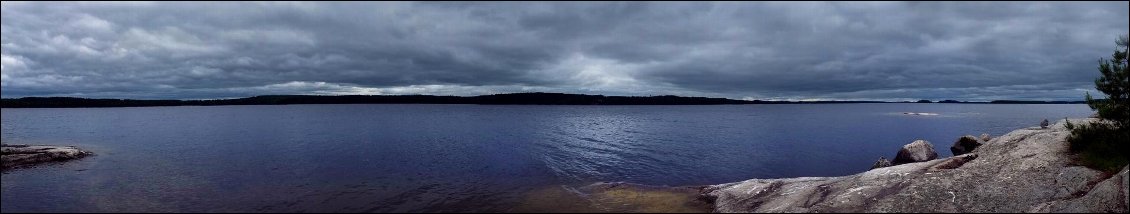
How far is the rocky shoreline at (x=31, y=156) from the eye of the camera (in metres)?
42.4

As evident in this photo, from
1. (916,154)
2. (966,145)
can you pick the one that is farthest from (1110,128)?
(966,145)

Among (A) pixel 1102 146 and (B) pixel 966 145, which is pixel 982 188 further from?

■ ■ ■ ■

- Task details -
Pictures are excluded; repeat every record exactly.

- Exercise result -
How far is the rocky shoreline at (x=31, y=156) from the eye of the camera (in metres)?
42.4

As evident in this photo, from
1. (916,154)
2. (966,145)
can you pick the one that is farthest from (1110,128)?
(966,145)

Among (A) pixel 1102 146 and (B) pixel 966 145, which is pixel 982 188 further from?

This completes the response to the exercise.